Page 35 of The Alpha's Mates

“It was just a scratch.” His voice was low, but the gravelly quality made my lower belly cramp with awareness. “Thank you for taking care of it for me.”

“How did you get it?” I breathed the question out, still stuck in his trance as he watched me like a spider watched the fly. It was as though he wanted to gobble me up instead of the food that was set in front of him. Somehow, I knew it would be worth the loss of control on both our parts when he did.

“Convincing the leader of the Fenhall Pack to cooperate,” Calder said, answering for him.

My brows shot up as I looked between the three of them. It’d been difficult to tear my gaze from Soren’s, but I was afraid that if I didn’t he’d end up spreading me over the table top. None of the omegas would likely appreciate the show along with their morning meal. Or…maybe they would. Omegas were inherently sexual creatures. But I certainly wasn’t ready to share that experience with these men, let alone my pack.

“And did he?” I asked.

“Did he what?” Soren replied.

“Agree to cooperate?”

“It took some convincing.” He picked up his fork and scooped up some food, shoving it in his mouth.

I didn’t know him well enough, but I was pretty sure that meant he didn’t want to talk about it. That irritated me. If I was going to be their mate, to complete their cadre, they’d have to share these things with me. Maybe not if I was an omega, because such things wouldn’t interest me. But as an alpha? I couldn’t live without being included.

Atlas’s huge hand covered mine where it was fisted on my lap. “We’ll tell you more about it after breakfast.”

Looking around, I saw the worried glances my omegas were giving us. My muscles loosened and I un-balled my fist so that I could squeeze Atlas’s hand in gratitude. He really was the most level-headed out of the four of us.

My males knew we didn’t need to be having this conversation in front of the others. I wouldn’t lie to, or keep things from them, but I could buffer the information I gave so as not to worry them.

Emma, thank the Goddess for her, kept up a steady stream of small talk during breakfast, pulling the omegas into the conversation and relaxing them.

We parted ways afterward and I watched as my males stalked off to complete whatever list of tasks they needed to finish before leaving. I was sure it was nearly limitless. My own to-do list was daunting enough and I was only responsible for the nine we were leaving here. It helped keep things in perspective.

Soren could be brusque and uptight, but it was because so much was riding on him. It made me wonder if there was anything I could do to help make things easier on him.
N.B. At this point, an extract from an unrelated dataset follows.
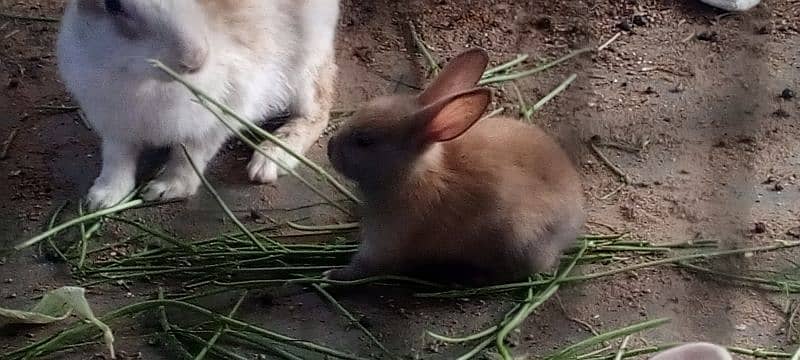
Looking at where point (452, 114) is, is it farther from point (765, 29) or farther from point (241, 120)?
point (765, 29)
Shaking my head, I realized that the yearning to take stress off him was another sign of our bond getting stronger. It wasn’t a bad thing. And I wasn’t trying to avoid it anymore, I just wished this had all come when I was ready for it.
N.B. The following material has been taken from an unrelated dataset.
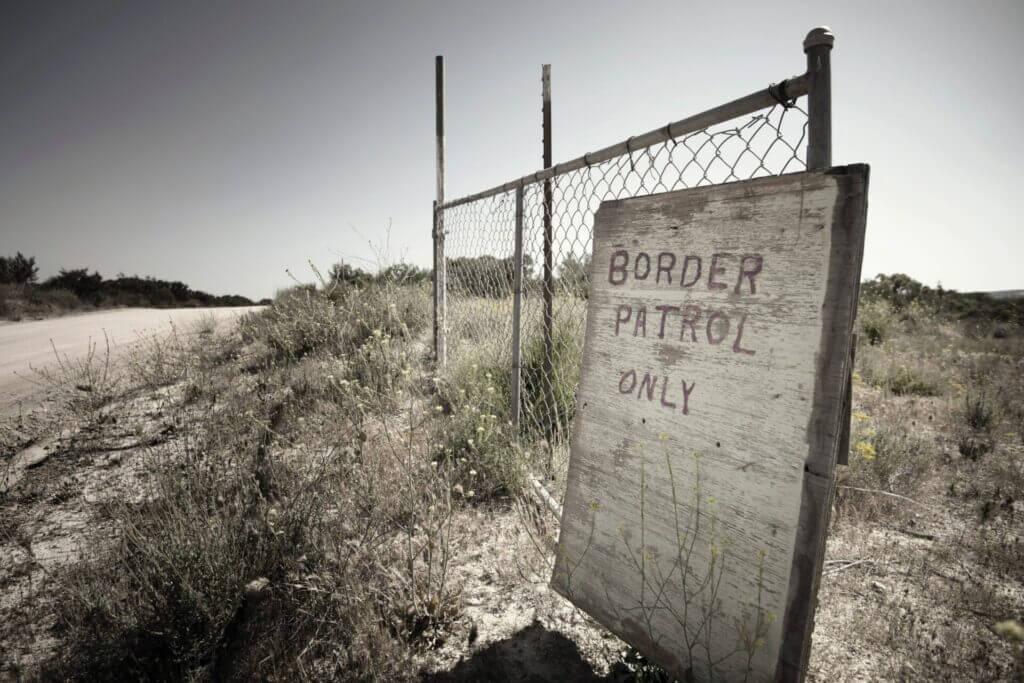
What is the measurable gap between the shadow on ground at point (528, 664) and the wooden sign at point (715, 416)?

When would that have been?

I ignored my wolf’s completely valid point. No matter where I was, I wouldn’t have been prepared for these three. All I could dowas work with what I had and do my best to stay open to them. As long as Soren, Calder, and I didn’t wring each other’s necks first, we might make it through all of this. Hope that we could come out stronger on the other side was a deep wish buried inside my heart.

CHAPTER 17

Atlas

We were up before the sun the next morning, finishing up last minute tasks that would allow us to leave our pack for an indefinite amount of time. None of us were happy about it, but this was important.
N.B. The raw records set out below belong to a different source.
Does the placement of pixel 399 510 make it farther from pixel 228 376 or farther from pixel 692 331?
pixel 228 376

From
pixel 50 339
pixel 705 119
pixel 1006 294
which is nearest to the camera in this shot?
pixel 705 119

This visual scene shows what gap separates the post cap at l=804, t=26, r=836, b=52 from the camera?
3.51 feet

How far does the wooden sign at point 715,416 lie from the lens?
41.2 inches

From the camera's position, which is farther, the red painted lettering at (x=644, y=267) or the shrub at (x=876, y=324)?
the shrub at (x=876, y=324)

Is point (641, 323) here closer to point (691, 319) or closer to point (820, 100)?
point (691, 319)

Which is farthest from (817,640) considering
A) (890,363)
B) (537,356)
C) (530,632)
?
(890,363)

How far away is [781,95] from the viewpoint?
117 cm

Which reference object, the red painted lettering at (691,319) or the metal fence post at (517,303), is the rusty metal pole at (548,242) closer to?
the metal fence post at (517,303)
My eyes followed my mate as she flitted amongst the women who formed her pack. By the time we returned they would likely be integrated into life here in the village. It was an important time and Reese was going to miss it. I knew she felt badly about that. She was as stuck as us.

She needed to come along, despite Soren and Calder’s reservations, we all knew it was true. Hauling the pack that held some of our supplies over my shoulder, I walked toward her.

“Ready to go, Little Warrior?”

Her eyes flashed up to mine and she put her hands on ample hips as she scowled at me. “Why do you all do that?”

“Do what?” I asked, amusement with her.

“Call me little this and little that?”

“Are we not allowed to have nicknames for you?” I arched a brow.

“I’m not little,” she huffed.

“You are to us.”

Her beautiful gray eyes narrowed and it was clear she was thinking of a rebuttal.